Maybe I'm doing something wrong but I've been having some problems with the site since the last software upgrade. It used to be that when I posted a thread or just a reply I could go to NEW POSTS and it would be there. Not there anymore. Doesn't show up again until someone replies. If I simply check a thread and go back to NEW POSTS it's gone until there's a new post. 
I can find them in MY ROLLITUP in Your last 5 threads and last 5 posts but that's only 5 deep.
I may have changed something in my control panel but I don't remember doing that.
Anyone else have the same problem or know what I'm doing wrong?


----------



## Dr. Greenhorn (Feb 27, 2010)

I'm not having the same problem but something similar. in my last 5 threads and last 5 posts, lots of the threads I post in won't show up in my rollitup.

also another problem I am having is I keep getting updated e-mails of subscribed threads when I turned off that option. wassup with that??


----------



## herbose (Feb 28, 2010)

Oh, great. I just went to 10:40 pm in NEW POSTS and this thread and your post weren't there. Did you find it there or in the forum list?


----------



## herbose (Feb 28, 2010)

Dr. Greenhorn said:


> I'm not having the same problem but something similar. in my last 5 threads and last 5 posts, lots of the threads I post in won't show up in my rollitup.
> 
> also another problem I am having is I keep getting updated e-mails of subscribed threads when I turned off that option. wassup with that??

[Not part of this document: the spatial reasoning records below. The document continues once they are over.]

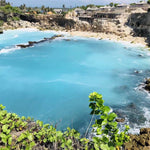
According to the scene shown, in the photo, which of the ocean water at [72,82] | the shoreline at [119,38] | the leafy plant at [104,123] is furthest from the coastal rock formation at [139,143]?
the shoreline at [119,38]

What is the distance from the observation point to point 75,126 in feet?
33.5

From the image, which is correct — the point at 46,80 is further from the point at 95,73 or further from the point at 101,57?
the point at 101,57

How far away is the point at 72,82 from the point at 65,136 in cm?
1172

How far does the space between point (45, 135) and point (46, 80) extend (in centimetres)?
1205

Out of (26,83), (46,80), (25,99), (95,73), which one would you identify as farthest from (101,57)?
(25,99)

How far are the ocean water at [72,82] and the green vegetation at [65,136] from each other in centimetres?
125

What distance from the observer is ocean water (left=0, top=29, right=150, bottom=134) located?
11.5 meters

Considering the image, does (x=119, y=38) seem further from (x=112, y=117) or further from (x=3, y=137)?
(x=3, y=137)

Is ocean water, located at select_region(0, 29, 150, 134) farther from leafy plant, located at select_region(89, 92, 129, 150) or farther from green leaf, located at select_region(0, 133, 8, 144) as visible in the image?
leafy plant, located at select_region(89, 92, 129, 150)

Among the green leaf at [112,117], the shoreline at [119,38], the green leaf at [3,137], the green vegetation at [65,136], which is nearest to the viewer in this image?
the green leaf at [112,117]

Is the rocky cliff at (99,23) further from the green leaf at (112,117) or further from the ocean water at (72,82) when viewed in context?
the green leaf at (112,117)

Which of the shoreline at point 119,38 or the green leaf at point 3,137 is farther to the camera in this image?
the shoreline at point 119,38

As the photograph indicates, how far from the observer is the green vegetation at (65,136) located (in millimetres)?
3951

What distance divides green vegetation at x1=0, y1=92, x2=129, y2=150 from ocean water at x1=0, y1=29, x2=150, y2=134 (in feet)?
4.10
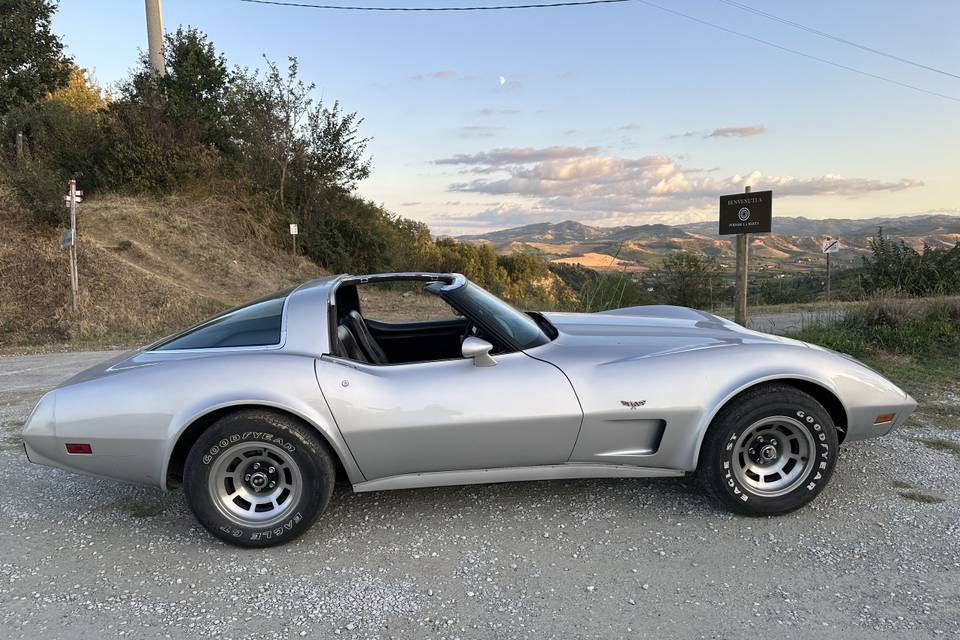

I had the same problem with the e-mail so I went back and turned it off again. Now it's off. Try that.


----------



## fdd2blk (Feb 28, 2010)

it's always been like this for me, for years now.


----------



## herbose (Feb 28, 2010)

I suspect I'm just gonna have to get used to it.


----------



## Dr. Greenhorn (Feb 28, 2010)

yeah, I had this problem for awhile, got used to it.


----------